Manners, Custom and Dress During the Middle Ages and During the Renaissance Period eBook

Paul Lacroix
This eBook from the Gutenberg Project consists of approximately 551 pages of information about Manners, Custom and Dress During the Middle Ages and During the Renaissance Period.

The prison known by the name of The Leads of Venice is of so notorious a character that its mere mention is sufficient, without its being necessary for us to describe it.  To the subject of voluntary seclusions, to which certain pious persons submitted themselves as acts of extreme religious devotion, it will only be necessary to allude here, and to remark that there are examples of this confinement having been ordered by legal authority.  In 1485, Renee de Vermandois, the widow of a squire, had been condemned to be burnt for adultery and for murdering her husband; but, on letters of remission from the King, Parliament commuted the sentence pronounced by the Provost of Paris, and ordered that Renee de Vermandois should be “shut up within the walls of the cemetery of the Saints-Innocents, in a small house, built at her expense, that she might therein do penance and end her days.”  In conformity with this sentence, the culprit having been conducted with much pomp to the cell which had been prepared for her, the door was locked by means of two keys, one of which remained in the hands of the churchwarden (marguillier) of the Church of the Innocents, and the other was deposited at the office of the Parliament.  The prisoner received her food from public charity, and it is said that she became an object of veneration and respect by the whole town.

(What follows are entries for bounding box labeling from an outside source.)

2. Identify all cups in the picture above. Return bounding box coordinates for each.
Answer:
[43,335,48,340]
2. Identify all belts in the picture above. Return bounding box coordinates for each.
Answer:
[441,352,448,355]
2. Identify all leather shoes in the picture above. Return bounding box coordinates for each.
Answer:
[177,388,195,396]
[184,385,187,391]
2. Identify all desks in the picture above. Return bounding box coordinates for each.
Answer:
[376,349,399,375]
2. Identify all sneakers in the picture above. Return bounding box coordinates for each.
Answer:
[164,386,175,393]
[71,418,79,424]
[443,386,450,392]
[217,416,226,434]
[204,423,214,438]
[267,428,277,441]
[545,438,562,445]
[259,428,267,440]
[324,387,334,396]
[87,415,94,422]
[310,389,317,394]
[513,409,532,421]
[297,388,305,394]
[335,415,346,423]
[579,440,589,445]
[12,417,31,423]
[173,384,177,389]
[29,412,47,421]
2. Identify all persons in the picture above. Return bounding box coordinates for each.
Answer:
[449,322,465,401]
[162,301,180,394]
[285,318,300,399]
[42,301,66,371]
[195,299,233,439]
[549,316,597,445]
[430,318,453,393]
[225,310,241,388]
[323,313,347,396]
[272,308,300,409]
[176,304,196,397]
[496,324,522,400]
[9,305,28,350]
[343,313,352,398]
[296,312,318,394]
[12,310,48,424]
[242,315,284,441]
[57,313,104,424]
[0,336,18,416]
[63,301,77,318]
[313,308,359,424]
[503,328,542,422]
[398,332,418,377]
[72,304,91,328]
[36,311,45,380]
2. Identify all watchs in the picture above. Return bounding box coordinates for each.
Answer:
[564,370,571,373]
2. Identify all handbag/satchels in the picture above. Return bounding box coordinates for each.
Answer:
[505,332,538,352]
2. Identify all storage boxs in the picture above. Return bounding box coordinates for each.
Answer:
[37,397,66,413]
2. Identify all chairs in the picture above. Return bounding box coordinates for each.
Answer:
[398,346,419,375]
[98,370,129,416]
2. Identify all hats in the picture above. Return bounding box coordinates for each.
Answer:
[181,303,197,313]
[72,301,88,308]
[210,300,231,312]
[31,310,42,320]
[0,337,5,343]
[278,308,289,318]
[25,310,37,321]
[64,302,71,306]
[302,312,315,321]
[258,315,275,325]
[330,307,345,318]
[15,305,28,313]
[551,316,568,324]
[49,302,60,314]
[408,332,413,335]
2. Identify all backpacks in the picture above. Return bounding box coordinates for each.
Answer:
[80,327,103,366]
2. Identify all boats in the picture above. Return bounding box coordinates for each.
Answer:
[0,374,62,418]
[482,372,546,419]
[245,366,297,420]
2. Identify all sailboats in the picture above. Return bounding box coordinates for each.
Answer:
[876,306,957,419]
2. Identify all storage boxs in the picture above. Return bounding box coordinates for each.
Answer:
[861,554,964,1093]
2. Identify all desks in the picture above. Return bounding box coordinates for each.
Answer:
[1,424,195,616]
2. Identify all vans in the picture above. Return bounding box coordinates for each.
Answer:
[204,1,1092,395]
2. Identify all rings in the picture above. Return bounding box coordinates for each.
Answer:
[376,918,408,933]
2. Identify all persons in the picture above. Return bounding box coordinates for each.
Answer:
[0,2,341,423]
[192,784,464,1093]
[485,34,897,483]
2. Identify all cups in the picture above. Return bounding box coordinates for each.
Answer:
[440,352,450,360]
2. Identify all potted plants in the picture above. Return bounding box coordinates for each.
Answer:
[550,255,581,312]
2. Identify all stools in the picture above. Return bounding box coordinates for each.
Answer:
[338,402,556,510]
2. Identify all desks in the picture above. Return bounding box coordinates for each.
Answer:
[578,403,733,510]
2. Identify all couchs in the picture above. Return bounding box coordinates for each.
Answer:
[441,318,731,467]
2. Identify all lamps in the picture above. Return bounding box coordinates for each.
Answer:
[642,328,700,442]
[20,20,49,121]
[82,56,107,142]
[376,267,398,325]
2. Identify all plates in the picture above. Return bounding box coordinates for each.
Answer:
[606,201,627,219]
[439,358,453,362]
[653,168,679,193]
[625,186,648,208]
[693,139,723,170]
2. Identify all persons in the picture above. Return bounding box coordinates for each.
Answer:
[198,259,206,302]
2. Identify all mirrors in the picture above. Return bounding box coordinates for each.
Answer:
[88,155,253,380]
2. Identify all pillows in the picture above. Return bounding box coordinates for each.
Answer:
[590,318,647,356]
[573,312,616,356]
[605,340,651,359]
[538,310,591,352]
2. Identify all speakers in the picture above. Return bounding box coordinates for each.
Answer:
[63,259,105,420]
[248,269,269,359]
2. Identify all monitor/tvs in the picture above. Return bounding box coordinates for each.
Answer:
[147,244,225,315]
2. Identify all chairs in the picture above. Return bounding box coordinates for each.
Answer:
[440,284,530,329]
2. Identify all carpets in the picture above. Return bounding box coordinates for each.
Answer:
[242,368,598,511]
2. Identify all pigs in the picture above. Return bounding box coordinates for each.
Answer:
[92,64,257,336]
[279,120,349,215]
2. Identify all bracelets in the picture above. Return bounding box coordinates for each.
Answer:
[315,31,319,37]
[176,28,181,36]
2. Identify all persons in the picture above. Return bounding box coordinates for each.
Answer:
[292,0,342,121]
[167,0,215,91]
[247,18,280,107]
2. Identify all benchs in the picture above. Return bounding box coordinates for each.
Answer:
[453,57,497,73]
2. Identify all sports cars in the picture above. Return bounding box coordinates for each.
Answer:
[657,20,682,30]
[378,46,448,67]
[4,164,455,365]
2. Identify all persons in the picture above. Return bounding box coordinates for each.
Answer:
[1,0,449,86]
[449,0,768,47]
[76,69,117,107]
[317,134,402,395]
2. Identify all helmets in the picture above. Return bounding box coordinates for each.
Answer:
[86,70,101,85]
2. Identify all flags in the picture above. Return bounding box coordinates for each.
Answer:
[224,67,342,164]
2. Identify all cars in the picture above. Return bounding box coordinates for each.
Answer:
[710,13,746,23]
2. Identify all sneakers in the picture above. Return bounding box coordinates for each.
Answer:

[Illustration:  Fig. 356.—­Cat-o’-nine-tails.—­Fac-simile of a Woodcut in the “Cosmographie Universelle” of Munster.]

Jews.

Dispersion of the Jews.—­Jewish Quarters in the Mediaeval Towns.—­The Ghetto of Rome.—­Ancient Prague.—­The Giudecca of Venice.—­Condition of the Jews.—­Animosity of the People against them—­Severity and vexatious Treatment of the Sovereigns.—­The Jews of Lincoln.—­The Jews of Blois.—­Mission of the Pastoureaux.—­Extermination of the Jews.—­The Price at which the Jews purchased Indulgences.—­Marks set upon them.—­Wealth, Knowledge, Industry, and Financial Aptitude of the Jews.—­Regulations respecting Usury as practised by the Jews.—­Attachment of the Jews to their Religion.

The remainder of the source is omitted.